▶ [SELECTED TEXT]
⁂

Relief is short as Tom spots Jerry, getting ready to fire a large rifle, which would make enough noise to wake the dog up, but Tom sticks his fingers in the gun barrels before Jerry can fire. As he examines his throbbing fingers, it is Jerry who tries desperately to push a grandfather clock to the floor. Tom can do nothing but stick his fingers in Spike's ears and hope the dog does not hear the subsequent noise, which he refuses to. After this, Jerry begins to drop lightbulbs off the mantelpiece. Tom amazingly manages to catch them all with all four limbs and his mouth, but Jerry plugs his tail into the light socket, lighting the cat up as if he were a set of Christmas decorations. Jerry then pushes a roller skate under Tom's foot, and sends him straight into Spike. The impact wakes the dog up, as do the subsequent explosions of all the bulbs.
Tom manages to send the dog back to sleep by rocking him and singing him Rock-a-bye Baby and, after putting him down, a twisted version of Brahms' Lullaby while pouring an entire bottle of "Knock-Out Drops" into Spike's mouth (and nose) so that Spike will be asleep a long time and out cold. As Tom finishes the song, he lifts Spike's eyelid to reveal "OUT COLD". At this point, Jerry noisily bangs a drum, with no effect, even at close range to the dog (ironically at great personal risk, since if Spike wakes up, he will know it was Jerry and not Tom who made the noise that woke him). To demonstrate the power of the Knock-Out Drops, Tom repeatedly imitates numerous percussion instruments on the KO'ed Spike, plops himself on top of the dog, and shows the mouse the bottle of Knock-Out Drops. This causes Jerry's mouth to drop and himself to instantly become "depressed". Jerry, in the kitchen writes his last will: My last will - to Tom, my favorite cat I leave my sole earthly possession - ONE CUSTARD PIE. Signed: Jerry. Tom reads it and answers: One custard pie?! Let me have it!, and Jerry throws said pie into his face.

⁂

▶ [EXCERPTED RECORDS]

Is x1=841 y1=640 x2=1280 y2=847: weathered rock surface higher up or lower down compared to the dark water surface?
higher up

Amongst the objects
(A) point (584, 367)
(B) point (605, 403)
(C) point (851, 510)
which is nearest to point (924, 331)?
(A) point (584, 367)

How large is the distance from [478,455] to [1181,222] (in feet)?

⁂

▶ [TASK BRIEF]
Decide whether each statement agrees with the cartoon summary, answering yes or no and quoting the words from the summary that settle it.
1. Tom catches the falling lightbulbs using his limbs and his mouth.
2. Jerry's drumming wakes Spike.
3. In his will, Jerry leaves Tom a custard pie.
Rely only on the cartoon summary, not the items.

▶ [EXERCISE OUTPUT]
1. Yes: "Tom amazingly manages to catch them all with all four limbs and his mouth"
2. No: "Jerry noisily bangs a drum, with no effect, even at close range to the dog"
3. Yes: "to Tom, my favorite cat I leave my sole earthly possession - ONE CUSTARD PIE"